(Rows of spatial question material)
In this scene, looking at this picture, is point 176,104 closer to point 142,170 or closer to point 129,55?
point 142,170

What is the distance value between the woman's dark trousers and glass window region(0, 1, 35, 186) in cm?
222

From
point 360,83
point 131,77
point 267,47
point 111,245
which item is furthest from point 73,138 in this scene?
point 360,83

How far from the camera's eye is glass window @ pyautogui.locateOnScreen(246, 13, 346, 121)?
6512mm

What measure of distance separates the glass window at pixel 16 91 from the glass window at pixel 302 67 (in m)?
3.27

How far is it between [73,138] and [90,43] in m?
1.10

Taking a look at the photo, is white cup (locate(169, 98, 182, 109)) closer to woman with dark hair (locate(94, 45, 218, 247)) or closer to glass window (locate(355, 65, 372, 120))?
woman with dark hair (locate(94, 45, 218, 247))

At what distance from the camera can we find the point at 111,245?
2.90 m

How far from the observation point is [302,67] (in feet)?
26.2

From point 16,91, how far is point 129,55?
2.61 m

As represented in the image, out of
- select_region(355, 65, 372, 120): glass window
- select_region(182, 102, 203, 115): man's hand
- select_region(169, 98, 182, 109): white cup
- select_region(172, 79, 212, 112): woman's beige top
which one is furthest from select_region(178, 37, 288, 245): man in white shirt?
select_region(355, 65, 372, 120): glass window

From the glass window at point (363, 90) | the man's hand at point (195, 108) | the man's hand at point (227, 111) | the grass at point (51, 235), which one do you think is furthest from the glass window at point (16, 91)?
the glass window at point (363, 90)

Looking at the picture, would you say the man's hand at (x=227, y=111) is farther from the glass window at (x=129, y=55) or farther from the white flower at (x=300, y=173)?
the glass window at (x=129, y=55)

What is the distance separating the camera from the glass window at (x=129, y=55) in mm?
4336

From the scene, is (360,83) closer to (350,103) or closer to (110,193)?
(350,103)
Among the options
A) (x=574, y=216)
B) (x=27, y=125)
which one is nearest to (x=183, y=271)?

Exercise description -> Rewrite all of the material above with "white mug" in place of every "white cup", leaving everything else unchanged.

Exercise output ->
In this scene, looking at this picture, is point 176,104 closer to point 142,170 or closer to point 129,55?
point 142,170

What is the distance value between the woman's dark trousers and glass window region(0, 1, 35, 186) in cm?
222

From
point 360,83
point 131,77
point 267,47
point 111,245
which item is furthest from point 73,138 in this scene?
point 360,83

How far from the camera's eye is glass window @ pyautogui.locateOnScreen(246, 13, 346, 121)?
6512mm

What measure of distance separates the glass window at pixel 16 91 from the glass window at pixel 302 67 (in m)?
3.27

How far is it between [73,138] and [90,43] in m?
1.10

Taking a look at the photo, is white mug (locate(169, 98, 182, 109)) closer to woman with dark hair (locate(94, 45, 218, 247)) or closer to glass window (locate(355, 65, 372, 120))?
woman with dark hair (locate(94, 45, 218, 247))

At what distance from the camera can we find the point at 111,245?
2.90 m

How far from the observation point is [302,67] (in feet)?
26.2

From point 16,91, how far is point 129,55?
2.61 m

As represented in the image, out of
- select_region(355, 65, 372, 120): glass window
- select_region(182, 102, 203, 115): man's hand
- select_region(169, 98, 182, 109): white mug
- select_region(172, 79, 212, 112): woman's beige top
which one is furthest from select_region(178, 37, 288, 245): man in white shirt?
select_region(355, 65, 372, 120): glass window

From the glass window at point (363, 90) | the man's hand at point (195, 108) | the man's hand at point (227, 111) | the grass at point (51, 235), which one do you think is furthest from the glass window at point (16, 91)?
the glass window at point (363, 90)

Looking at the picture, would you say the man's hand at (x=227, y=111) is farther from the glass window at (x=129, y=55) or farther from the white flower at (x=300, y=173)?
the glass window at (x=129, y=55)

What is the distance separating the camera from the glass window at (x=129, y=55) in mm?
4336

From the scene, is (360,83) closer to (350,103) or closer to (110,193)?
(350,103)
Among the options
A) (x=574, y=216)
B) (x=27, y=125)
which one is nearest to (x=183, y=271)?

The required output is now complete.